# START OF MATERIAL SHOWN

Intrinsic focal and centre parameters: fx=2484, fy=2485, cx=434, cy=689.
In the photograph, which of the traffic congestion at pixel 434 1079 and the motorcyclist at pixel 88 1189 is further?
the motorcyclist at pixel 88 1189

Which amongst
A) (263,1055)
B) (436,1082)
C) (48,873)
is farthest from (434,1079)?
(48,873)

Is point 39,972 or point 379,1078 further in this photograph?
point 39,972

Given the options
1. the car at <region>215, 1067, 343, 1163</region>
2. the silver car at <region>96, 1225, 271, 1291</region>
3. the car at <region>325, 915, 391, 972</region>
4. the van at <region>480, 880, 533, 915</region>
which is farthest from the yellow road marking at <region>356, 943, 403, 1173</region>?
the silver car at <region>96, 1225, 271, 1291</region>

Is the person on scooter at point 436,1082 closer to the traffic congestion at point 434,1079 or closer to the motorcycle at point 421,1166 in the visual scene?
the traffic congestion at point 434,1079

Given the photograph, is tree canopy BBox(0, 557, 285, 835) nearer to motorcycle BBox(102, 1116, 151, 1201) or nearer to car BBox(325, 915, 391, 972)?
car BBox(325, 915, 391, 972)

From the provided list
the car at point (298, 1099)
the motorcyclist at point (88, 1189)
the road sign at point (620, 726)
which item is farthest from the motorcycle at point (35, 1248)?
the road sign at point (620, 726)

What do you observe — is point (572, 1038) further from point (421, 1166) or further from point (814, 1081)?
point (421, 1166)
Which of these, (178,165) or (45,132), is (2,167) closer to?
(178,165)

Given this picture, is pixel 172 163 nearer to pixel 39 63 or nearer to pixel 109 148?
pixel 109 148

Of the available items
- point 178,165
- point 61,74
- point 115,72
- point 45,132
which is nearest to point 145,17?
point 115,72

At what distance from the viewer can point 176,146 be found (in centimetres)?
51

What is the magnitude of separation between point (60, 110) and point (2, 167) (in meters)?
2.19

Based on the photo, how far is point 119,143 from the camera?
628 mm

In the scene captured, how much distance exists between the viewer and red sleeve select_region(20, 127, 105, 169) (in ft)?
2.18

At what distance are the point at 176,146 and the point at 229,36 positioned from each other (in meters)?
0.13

# END OF MATERIAL SHOWN

= WHAT IS REQUIRED =
Copy out all of the material above, word for word, with every line in its original order.

= FINAL RESULT =
Intrinsic focal and centre parameters: fx=2484, fy=2485, cx=434, cy=689.
In the photograph, which of the traffic congestion at pixel 434 1079 and the motorcyclist at pixel 88 1189 is further?
the motorcyclist at pixel 88 1189

Which amongst
A) (263,1055)
B) (436,1082)
C) (48,873)
is farthest from (434,1079)?
(48,873)

Is point 39,972 or point 379,1078 further in this photograph?
point 39,972

Given the options
1. the car at <region>215, 1067, 343, 1163</region>
2. the silver car at <region>96, 1225, 271, 1291</region>
3. the car at <region>325, 915, 391, 972</region>
4. the van at <region>480, 880, 533, 915</region>
which is farthest from the yellow road marking at <region>356, 943, 403, 1173</region>?
the silver car at <region>96, 1225, 271, 1291</region>

Is the person on scooter at point 436,1082 closer to the traffic congestion at point 434,1079 or closer to the motorcycle at point 421,1166 in the visual scene?
the traffic congestion at point 434,1079

Given the photograph, is tree canopy BBox(0, 557, 285, 835) nearer to motorcycle BBox(102, 1116, 151, 1201) or nearer to car BBox(325, 915, 391, 972)?
car BBox(325, 915, 391, 972)

From the provided list
the car at point (298, 1099)
the motorcyclist at point (88, 1189)
the road sign at point (620, 726)
which item is farthest from the motorcycle at point (35, 1248)?
the road sign at point (620, 726)

What do you observe — is point (572, 1038) further from point (421, 1166) or further from point (814, 1081)?
point (421, 1166)
Which of these, (178,165) or (45,132), is (2,167) closer to?
(178,165)

Given this picture, is pixel 172 163 nearer to pixel 39 63 or nearer to pixel 109 148?
pixel 109 148

Of the available items
- point 178,165
- point 61,74
- point 115,72
- point 45,132
which is nearest to point 145,17?
point 115,72

At what distance from the viewer can point 176,146 be found (in centimetres)?
51

What is the magnitude of separation between point (60, 110) and point (2, 167) (in meters)?
2.19

Based on the photo, how far is point 119,143 from the camera?
628 mm

In the scene captured, how much distance exists between the viewer and red sleeve select_region(20, 127, 105, 169) (in ft)?
2.18

At what distance are the point at 176,146 and the point at 229,36 positioned from each other (in meters)?
0.13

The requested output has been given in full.